Steven Spielberg is one very
Steven Spielberg is one very hip and cool guy, or at least he was a year ago. A piece in the February issue of W says that comic Kathy Griffin is still agog that Spielberg’s attorneys threatened her for joking during the 2005 Golden Globes awards ceremony that Dakota Fanning “had entered rehab.” (And imagine…this anecdote just collected dust for eleven months!!) A Page Six sum-up says that “lawyers for Spielberg, who directed Fanning in War of the Worlds, contacted Griffin after the awards and demanded that she apologize for the crack. When she refused, Spielberg’s legal lackeys warned that she would end up on the powerful director’s ‘shit list.'” Griffin told W that “Spielberg has a lot of fucking nerve. I don’t care how big you are, you will not trample on my, or anyone else’s, First Amendment rights. That makes me furious.” Spielberg spokesperson Marvin Levy told Page Six that “it was a very upsetting thing for a young child and her family. Obviously, to Kathy Griffin it was a joke, but why make a joke out of [Fanning]? She’s a terrific young lady who was there with her family, and it was very upsetting.” Maybe (if you want to be a milquetoast about it), but what adjective best describes Spielberg’s response?

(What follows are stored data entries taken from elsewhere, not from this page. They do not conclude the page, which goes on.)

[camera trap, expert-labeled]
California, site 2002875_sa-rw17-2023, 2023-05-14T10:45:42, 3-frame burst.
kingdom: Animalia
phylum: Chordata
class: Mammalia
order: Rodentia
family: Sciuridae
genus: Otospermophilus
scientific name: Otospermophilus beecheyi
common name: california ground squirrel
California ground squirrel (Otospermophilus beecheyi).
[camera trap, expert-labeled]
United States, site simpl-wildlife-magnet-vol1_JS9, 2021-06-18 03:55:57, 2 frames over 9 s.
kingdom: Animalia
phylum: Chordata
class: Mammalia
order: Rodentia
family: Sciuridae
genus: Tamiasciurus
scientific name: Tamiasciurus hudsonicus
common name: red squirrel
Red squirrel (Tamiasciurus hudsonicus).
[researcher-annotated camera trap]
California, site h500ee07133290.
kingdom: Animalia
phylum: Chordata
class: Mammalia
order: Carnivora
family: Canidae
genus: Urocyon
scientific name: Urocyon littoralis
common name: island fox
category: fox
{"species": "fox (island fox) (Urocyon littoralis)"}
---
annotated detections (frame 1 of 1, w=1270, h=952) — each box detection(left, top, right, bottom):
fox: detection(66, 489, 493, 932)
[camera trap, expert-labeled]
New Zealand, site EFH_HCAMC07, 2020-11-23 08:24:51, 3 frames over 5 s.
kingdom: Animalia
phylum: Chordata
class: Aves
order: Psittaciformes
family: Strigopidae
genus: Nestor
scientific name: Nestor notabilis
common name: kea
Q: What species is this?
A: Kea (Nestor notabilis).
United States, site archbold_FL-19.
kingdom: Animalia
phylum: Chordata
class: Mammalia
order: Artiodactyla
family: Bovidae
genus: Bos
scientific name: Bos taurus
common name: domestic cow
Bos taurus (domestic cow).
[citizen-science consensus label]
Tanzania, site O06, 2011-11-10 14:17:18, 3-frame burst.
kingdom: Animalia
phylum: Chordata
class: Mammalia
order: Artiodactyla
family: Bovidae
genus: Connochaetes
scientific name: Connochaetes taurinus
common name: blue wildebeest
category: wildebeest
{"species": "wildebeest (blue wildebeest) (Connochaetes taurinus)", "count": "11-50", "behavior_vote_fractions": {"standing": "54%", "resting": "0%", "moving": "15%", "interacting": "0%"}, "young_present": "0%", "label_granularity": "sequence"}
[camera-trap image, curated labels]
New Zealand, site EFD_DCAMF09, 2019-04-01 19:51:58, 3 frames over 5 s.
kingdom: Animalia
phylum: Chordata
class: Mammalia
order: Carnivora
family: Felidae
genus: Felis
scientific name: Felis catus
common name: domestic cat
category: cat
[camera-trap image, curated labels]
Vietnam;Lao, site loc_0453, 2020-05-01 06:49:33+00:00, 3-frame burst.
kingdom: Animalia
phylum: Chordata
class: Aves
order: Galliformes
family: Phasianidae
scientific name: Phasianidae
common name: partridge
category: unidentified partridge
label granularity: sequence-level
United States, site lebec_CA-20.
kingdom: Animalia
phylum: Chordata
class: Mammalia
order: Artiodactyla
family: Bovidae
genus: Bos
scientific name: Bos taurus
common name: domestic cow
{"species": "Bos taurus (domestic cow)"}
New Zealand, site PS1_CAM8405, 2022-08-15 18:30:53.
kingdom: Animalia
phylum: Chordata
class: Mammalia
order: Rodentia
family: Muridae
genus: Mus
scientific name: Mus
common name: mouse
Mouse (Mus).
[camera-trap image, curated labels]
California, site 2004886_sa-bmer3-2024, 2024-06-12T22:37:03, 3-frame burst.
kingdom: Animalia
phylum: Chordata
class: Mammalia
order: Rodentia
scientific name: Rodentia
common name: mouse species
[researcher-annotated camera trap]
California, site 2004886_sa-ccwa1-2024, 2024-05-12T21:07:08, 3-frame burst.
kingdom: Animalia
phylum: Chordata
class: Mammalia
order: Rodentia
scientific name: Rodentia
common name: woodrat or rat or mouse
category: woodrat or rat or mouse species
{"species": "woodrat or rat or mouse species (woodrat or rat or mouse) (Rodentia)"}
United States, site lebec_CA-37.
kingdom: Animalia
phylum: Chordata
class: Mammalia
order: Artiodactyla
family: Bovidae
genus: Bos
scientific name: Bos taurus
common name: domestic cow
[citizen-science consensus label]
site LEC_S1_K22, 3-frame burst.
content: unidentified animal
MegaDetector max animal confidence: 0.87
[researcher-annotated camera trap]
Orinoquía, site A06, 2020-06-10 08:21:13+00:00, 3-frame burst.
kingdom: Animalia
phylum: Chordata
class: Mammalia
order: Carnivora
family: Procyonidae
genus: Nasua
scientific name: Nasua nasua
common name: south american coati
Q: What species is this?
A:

This sounds interesting…kind of. Variety
This sounds interesting…kind of. Variety is reporting that Philip Kaufman (Quills, The Right Stuff, The Unbearable Lightness of Being) has signed to direct a biopic of legendary cult director Nicholas Ray called I Was Interrupted, based on a script by Oren Moverman (Jesus’ Son). It’s about the last decade of Ray’s life (he died of cancer in ’79), during which time he played an art forger in Wim Wenders’ The American Friend (’77) and co-directed (with Wim Wenders) Lightning Over Water, a documentary about his last days. The film will reportedly focus on Ray’s relationship with Susan Schwartz, whom he met when she was a teenager and eventually married. (Schwartz placed an ad in the Soho Weekly News in 1980 or ’81 looking for the right someone to share the Spring Street loft she’d lived in with Ray, and I was one of those who came by to look it over.) I wonder what middle-aged actor Kaufman will hire to put on that signature black eyepatch and play Ray? He’ll have to be tall and lanky with craggy features…I’m drawing a blank.
I was right, of course,
I was right, of course, in presuming that Last Holiday (Disney, 1.13), the Wayne Wang-Queen Latifah remake of the 1950 Alec Guiness comedy, would discard the finale of the original British version, which was written by J.B. Priestley. (Soon after Guiness is told his fatal illness diagnosis was a mistake, he gets into a car crash and is killed.) I won’t be seeing the new film until tomorrow night’s all-media screening (which I’m thinking of blowing off), but in his Variety review Joe Leydon said “it’s not at all surprising that the remake eschews Priestley’s audacious ending.”